Data quality gives a competitive edge. Everybody agrees how important good data quality is. And everybody has been agonized by erroneous data. We’ve all lost a lot of time working with crappy data, and “Garbage In, Garbage Out” is probably the most commonly cited proverb in IT. Then how come it is always so hard to find volunteers to do something about it?
Because the consequences of non-quality data are propagated throughout the organization, one seemingly innocent problem upstream can easily cause a dozen problems downstream, and sometimes even more! The accumulated costs of dealing with the resulting errors can become staggering. Tackling and resolving the issues that cause data quality problems is one of the most high-leverage investments a company can make, in a world that is increasingly relying on digital information.
Why do these problems exist, and why do they live on? It often appears to be business misalignment of the worst kind when many ‘bystanders’ realize there are indeed data problems, but nobody “owns” these problems. This commonly recurring phenomenon lies at the heart of the omnipresent challenge to find resources (both money and time) to overcome such data quality problems.
1. What is data quality?
Data quality is determined not only by the accuracy of data, but also by relevance, timeliness, completeness, trust and accessibility (Olson, 2003). All these “qualities” need to be attended to if a business wants to improve its competitive advantage, and make the best possible use of its data. Data quality implies its fitness for use, including unanticipated future use. Accuracy takes up a special place because none of the others matter at all if the data is inaccurate to begin with! All other qualities can be compromised, albeit at your peril.
2. Data non-Quality is expensive
“Reports from the Data Warehousing Institute on data quality estimate that poor-quality customer data costs US business a staggering $611 billion a year in postage, printing and staff overhead” (Olson, 2003). There are many ways in which non-quality data can cost money: typically these costs remain largely hidden. Senior management either doesn’t notice these costs, or even more likely: is grappling with problems of which it never becomes clear that they are caused by poor-quality data.
3. Quantifying the cost of non-quality is very important
Since data quality has such a strong tendency to go unnoticed, it is even more important to translate the consequences of poor-quality data to the one dimension each and every manager understands so well: dollars. This also gives a perspective on the kinds of investments that are appropriate to make in order to resolve such issues. Also, a mechanism for prioritizing improvement programs is desirable. You want to begin picking the low-hanging fruit first, but you certainly also want to know where the whoppers are! According to Gartner, Fortune 1000 enterprises may los data hk e more money in operational inefficiency due to data quality issues than they spend on Data Warehouse and CRM initiatives.

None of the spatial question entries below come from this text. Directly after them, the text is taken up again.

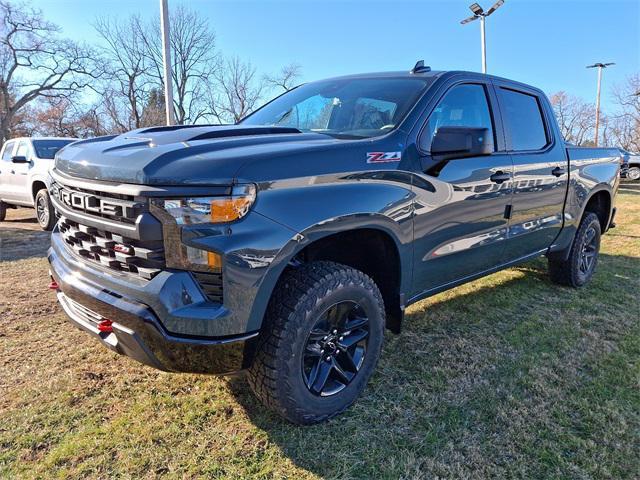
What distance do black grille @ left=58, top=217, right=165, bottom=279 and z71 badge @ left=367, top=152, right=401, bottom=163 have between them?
119cm

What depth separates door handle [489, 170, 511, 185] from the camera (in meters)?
3.29

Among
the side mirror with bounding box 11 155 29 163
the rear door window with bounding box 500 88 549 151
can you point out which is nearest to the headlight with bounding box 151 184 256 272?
the rear door window with bounding box 500 88 549 151

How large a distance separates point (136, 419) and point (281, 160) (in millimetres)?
1587

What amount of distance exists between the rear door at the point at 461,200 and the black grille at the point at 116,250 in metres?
1.49

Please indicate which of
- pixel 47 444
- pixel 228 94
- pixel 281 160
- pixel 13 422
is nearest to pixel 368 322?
→ pixel 281 160

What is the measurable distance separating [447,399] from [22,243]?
22.5 feet

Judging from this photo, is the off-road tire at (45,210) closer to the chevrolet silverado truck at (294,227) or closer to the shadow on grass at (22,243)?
the shadow on grass at (22,243)

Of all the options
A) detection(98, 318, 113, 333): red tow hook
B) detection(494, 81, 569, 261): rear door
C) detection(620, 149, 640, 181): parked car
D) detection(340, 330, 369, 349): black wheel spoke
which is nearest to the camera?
detection(98, 318, 113, 333): red tow hook

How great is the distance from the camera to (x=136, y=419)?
245 cm

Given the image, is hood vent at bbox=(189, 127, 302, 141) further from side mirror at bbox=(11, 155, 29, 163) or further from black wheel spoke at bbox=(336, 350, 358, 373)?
side mirror at bbox=(11, 155, 29, 163)

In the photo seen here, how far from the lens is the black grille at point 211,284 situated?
191cm

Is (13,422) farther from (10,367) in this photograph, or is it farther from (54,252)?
(54,252)

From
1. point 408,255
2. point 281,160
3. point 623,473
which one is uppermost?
point 281,160

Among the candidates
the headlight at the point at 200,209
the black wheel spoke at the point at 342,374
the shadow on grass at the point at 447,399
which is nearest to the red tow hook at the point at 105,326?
the headlight at the point at 200,209
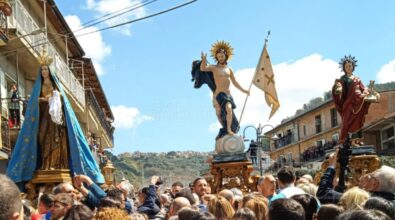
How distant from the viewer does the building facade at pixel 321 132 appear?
4153 cm

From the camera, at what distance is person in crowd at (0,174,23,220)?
281cm

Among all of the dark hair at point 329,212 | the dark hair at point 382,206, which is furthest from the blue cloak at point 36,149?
the dark hair at point 382,206

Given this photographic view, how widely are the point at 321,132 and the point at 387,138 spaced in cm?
1250

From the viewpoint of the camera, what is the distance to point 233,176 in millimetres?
12328

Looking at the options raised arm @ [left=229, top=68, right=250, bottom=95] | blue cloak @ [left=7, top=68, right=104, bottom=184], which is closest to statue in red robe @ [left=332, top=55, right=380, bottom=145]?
raised arm @ [left=229, top=68, right=250, bottom=95]

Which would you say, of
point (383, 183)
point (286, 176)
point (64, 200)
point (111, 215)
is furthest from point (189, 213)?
point (286, 176)

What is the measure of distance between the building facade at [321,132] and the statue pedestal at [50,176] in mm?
29857

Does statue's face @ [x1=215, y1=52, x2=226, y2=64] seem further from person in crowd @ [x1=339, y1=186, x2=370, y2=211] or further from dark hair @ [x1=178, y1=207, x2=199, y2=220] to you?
dark hair @ [x1=178, y1=207, x2=199, y2=220]

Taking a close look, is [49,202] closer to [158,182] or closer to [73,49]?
[158,182]

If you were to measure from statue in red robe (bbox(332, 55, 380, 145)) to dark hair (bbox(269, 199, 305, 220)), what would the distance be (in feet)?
25.4

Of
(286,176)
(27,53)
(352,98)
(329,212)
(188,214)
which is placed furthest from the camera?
(27,53)

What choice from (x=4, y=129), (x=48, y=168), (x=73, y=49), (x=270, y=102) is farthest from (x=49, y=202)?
(x=73, y=49)

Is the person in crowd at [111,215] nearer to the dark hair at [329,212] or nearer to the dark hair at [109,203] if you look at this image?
the dark hair at [109,203]

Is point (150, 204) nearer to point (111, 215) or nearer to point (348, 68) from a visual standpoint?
point (111, 215)
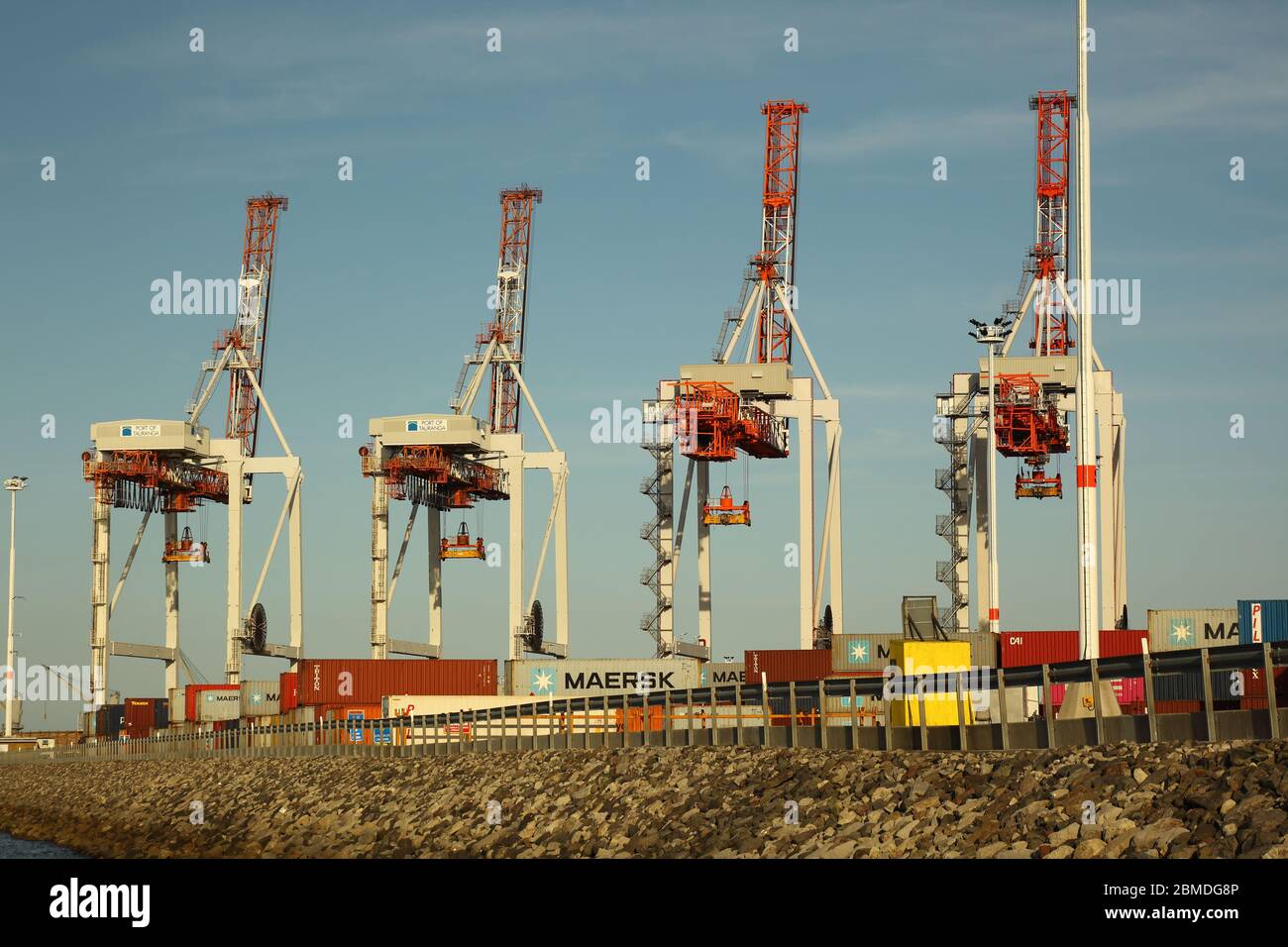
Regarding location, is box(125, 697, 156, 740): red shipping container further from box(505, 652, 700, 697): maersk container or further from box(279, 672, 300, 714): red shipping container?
box(505, 652, 700, 697): maersk container

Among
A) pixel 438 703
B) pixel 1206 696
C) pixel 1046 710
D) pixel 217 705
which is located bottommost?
pixel 217 705

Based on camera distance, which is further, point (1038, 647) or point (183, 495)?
point (183, 495)

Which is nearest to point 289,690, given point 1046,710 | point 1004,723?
point 1004,723

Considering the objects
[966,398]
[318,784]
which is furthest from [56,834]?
[966,398]

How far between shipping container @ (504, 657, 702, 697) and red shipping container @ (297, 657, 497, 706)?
2930 millimetres

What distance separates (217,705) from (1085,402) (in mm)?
72795

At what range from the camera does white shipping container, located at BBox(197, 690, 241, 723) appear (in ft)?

4. Data quality issues typically arise when existing data are used in new ways
In my experience as a data miner, where I am very often looking for new ways of using existing data, this is where many problems originate. The data itself hasn’t changed, but it are new uses for existing data that make problems apparent that were already there. So what constitutes “data quality” needs be considered in relation to its intended use. And change of usage then brings up new ways to evaluate the quality and hence may bring up concerns. The reason these problems didn’t surface before is usually because the business adapted to the data, the way they are. People and processes avoided the consequences of inaccurate entries. Which incidentally, is also why legacy system migrations can be so painful.